§ **What to produce**:
Copy all of the data below word for word.

___ Data for this exercise

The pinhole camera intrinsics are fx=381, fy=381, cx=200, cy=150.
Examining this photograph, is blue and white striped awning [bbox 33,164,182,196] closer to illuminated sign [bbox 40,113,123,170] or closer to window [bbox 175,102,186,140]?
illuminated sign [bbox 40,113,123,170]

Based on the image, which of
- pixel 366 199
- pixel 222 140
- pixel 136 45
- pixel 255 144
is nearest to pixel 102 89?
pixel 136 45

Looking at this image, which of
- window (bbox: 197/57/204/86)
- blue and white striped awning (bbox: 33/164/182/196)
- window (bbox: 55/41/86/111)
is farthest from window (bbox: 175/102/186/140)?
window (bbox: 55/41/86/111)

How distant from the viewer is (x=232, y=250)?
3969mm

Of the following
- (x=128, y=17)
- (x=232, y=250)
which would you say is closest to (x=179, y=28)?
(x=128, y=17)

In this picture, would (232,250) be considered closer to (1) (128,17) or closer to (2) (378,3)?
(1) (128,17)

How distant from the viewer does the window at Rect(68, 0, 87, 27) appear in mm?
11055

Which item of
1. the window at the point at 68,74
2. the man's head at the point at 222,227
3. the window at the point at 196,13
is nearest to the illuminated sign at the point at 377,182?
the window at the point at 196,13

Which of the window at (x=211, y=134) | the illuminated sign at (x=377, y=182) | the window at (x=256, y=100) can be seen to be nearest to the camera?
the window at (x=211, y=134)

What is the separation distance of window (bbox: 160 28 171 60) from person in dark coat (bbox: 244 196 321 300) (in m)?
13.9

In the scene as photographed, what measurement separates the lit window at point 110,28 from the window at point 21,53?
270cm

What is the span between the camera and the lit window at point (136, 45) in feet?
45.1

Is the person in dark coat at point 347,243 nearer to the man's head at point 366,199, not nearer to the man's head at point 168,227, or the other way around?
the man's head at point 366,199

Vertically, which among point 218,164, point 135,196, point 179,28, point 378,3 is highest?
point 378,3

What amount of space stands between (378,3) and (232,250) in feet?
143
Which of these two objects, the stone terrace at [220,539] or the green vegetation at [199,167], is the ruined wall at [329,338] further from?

______

§ **Written solution**:
The pinhole camera intrinsics are fx=381, fy=381, cx=200, cy=150.
Examining this photograph, is blue and white striped awning [bbox 33,164,182,196] closer to illuminated sign [bbox 40,113,123,170] or closer to window [bbox 175,102,186,140]?
illuminated sign [bbox 40,113,123,170]

Based on the image, which of
- pixel 366 199
- pixel 222 140
- pixel 136 45
- pixel 255 144
is nearest to pixel 102 89?
pixel 136 45

Looking at this image, which of
- window (bbox: 197/57/204/86)
- blue and white striped awning (bbox: 33/164/182/196)
- window (bbox: 55/41/86/111)
is farthest from window (bbox: 175/102/186/140)?
window (bbox: 55/41/86/111)

How distant from the viewer is (x=232, y=250)?
3969mm

Of the following
- (x=128, y=17)
- (x=232, y=250)
which would you say is closest to (x=179, y=28)?
(x=128, y=17)

In this picture, would (232,250) be considered closer to (1) (128,17) or closer to (2) (378,3)?
(1) (128,17)

How distant from the viewer does the window at Rect(68, 0, 87, 27) appear in mm?
11055

Which item of
1. the window at the point at 68,74
2. the man's head at the point at 222,227
3. the window at the point at 196,13
is nearest to the illuminated sign at the point at 377,182?
the window at the point at 196,13

Which of the window at (x=211, y=134) | the illuminated sign at (x=377, y=182) | the window at (x=256, y=100) can be seen to be nearest to the camera?
the window at (x=211, y=134)

What is the separation distance of window (bbox: 160 28 171 60) from person in dark coat (bbox: 244 196 321 300) (in m)?
13.9

In the scene as photographed, what measurement separates the lit window at point 110,28 from the window at point 21,53?
270cm

What is the span between the camera and the lit window at point (136, 45) in feet?
45.1

Is the person in dark coat at point 347,243 nearer to the man's head at point 366,199, not nearer to the man's head at point 168,227, or the other way around?
the man's head at point 366,199

Vertically, which among point 218,164, point 135,196, point 179,28, point 378,3 is highest?
point 378,3

What amount of space stands between (378,3) and (232,250) in feet?
143
Which of these two objects, the stone terrace at [220,539] or the green vegetation at [199,167], is the ruined wall at [329,338] further from?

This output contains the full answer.